[Reading text]
____
Turning ivory towers into ebony towers
SINCE the dawn of South Africa’s democracy in 1994, calls to dismantle and transform the exclusive colonial and apartheid past are increasingly becoming louder in conversations and debates. The buzzword “decolonise” has repeatedly been echoed at various platforms within and outside institutions of higher learning in order to transform South Africa’s present, which is characterised by deep divisions, social marginalisation and racial differences.
The decolonisation project also represents a more tangible effort to begin to translate the multiple expectations and promises of a new democracy into reality for the majority of the country’s 57 million people.
In a bid to contribute to transformation debates, the University of Johannesburg’s Institute for Pan African Thought and Conversation (IPATC) will host a conference tomorrow and on Saturday on “Transforming Ivory Towers to Ebony Towers: Lessons for South Africa’s Curriculum Transformation in the Humanities from Africa and African-American Studies”, at the UJ Arts Centre, Auckland Park Kingsway Campus.
This is a follow-up to last year’s IPATC three-day conference on “The Pan-African Pantheon”, convened to begin to make tangible contributions to decolonise the academic curriculum.
That conference was unique in that it commemorated the Soweto youth uprising of June 16, 1976 against apartheid education, thereby highlighting students’ central role in championing decolonisation and transformation efforts.
Between 2015 and 2016, protests began at UCT with the #RhodesMustFall movement, and in the spirit of solidarity spread to Wits and other universities countrywide. The key issues around the protests included: curriculum transformation, name change, support for disadvantaged black students, and vacation accommodation, among others.
While steps on some aspects as name change have been noticeable at some universities, as well as a controversial free higher education deal announced by former president Jacob Zumba at Nasrec in December, transformation has generally been slow.
This week’s conference is further exceptional in that some students who were key drivers of the #RhodesMustFall movement, as well as other key transformation debates across their universities, are among 25 scholars and scholar activists from around the world who will present papers. They will focus on the lessons from South Africa’s movement.
____
[Supplied material]

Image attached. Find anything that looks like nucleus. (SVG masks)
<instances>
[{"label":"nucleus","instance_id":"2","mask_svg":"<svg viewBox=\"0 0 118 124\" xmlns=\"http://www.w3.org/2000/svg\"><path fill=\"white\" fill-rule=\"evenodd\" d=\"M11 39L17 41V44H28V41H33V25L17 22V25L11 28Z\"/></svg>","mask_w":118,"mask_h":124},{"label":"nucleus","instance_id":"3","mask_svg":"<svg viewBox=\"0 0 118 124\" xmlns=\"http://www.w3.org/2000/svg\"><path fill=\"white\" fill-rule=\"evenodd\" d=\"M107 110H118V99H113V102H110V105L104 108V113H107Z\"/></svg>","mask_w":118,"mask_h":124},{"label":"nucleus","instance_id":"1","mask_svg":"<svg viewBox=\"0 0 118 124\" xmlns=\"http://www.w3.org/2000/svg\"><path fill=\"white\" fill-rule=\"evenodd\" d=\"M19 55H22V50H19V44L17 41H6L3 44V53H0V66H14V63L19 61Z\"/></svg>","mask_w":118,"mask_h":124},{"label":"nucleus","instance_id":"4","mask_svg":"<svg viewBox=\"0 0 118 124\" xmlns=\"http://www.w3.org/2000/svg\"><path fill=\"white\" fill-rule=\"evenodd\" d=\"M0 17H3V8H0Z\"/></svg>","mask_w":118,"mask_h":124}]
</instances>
____
[Exercises]
1: List the key issues of the 2015–2016 protests that the article on curriculum transformation names.
2: Transcribe the article on curriculum transformation, starting with "Between 2015 and" and going on through "accommodation, among others.".
3: Pick up the article on curriculum transformation after its final sentence and write on.

[Answers to the tasks]
1:
- Curriculum transformation
- Name change
- Support for disadvantaged black students
- Vacation accommodation

2:
Between 2015 and 2016, protests began at UCT with the #RhodesMustFall movement, and in the spirit of solidarity spread to Wits and other universities countrywide. The key issues around the protests included: curriculum transformation, name change, support for disadvantaged black students, and vacation accommodation, among others.

3:
They will speak on topics around four broad themes: the challenges of transforming the South African higher education sector; key issues in transforming South Africa’s higher education sector; lessons from Africa; and lessons from African-American studies.
Scholars include: Crain Soudien, executive director, Human Sciences Research Council; Shireen Motala, senior director of the Postgraduate School at UJ; Ahmed Bawa, chief executive, Universities South Africa; Walter Allen, University of California, Los Angeles; Thato Pule, former chairperson, transformation and social responsiveness, student representative council, UCT; Hlengiwe Patricia Ndlovu, doctoral candidate, Wits; Nthabiseng Motsemme, academic director, National Institute for Humanities and Social Sciences; Harry Garuba, UCT; Jimi Adesina, Archie Mafeje Research Institute, Unisa; Jeffrey Mabelebele, registrar, University of Limpopo; Boubacar Barry, University of Dakar, Senegal; Toyin Falola, University of Texas, US; Chris Wanjala, University of Nairobi, Kenya; Zine Magubane, Boston College, US; and Aldon Morris, University, Illinois, US.
This conference is equally unique, not only in providing a platform for students to share lessons, but opening up the conference to other students and the public in order to enrich the debate and discussion about transformational issues in South Africa’s humanities curricula.
What is further distinctive about the conference is that it seeks to draw on transformation lessons from post-colonial Africa and post-civil rights African-American studies in an effort to contribute to transforming South Africa’s humanities curriculum.
Prominent scholars from across Africa, some of whom are involved in similar curriculum transformation projects, such as Toyin Falola (the Ibadan School of History) and Boubacar Barry (the Dakar School of Culture), will speak at the conference. Providing lessons from African-American studies will be distinguished academics such as Zine Magubane (Decolonising African and African-American Studies); Aldon Morris (Lessons from the Atlanta School of Sociology), and Krista Johnson (Lessons from the Howard School of International Affairs).
The lessons from Africa and African-American studies will be carefully interrogated and applied to post-apartheid South Africa’s own specific and historic context.
The conference is part of a two-year project on curriculum transformation in the humanities. A policy brief will emerge from this event, and will be widely disseminated to policymakers in South Africa, Africa and the US.
An edited book will emerge in 2019 from the papers presented on the four broad themes. Thereafter, public dialogues will be convened to popularise and disseminate the key findings at universities across South Africa.
A policy brief will be widely disseminated to policymakers
Cecilia Lwiindi Nedziwe is research co-ordinator at the Institute for Pan-African Thought and Conversation.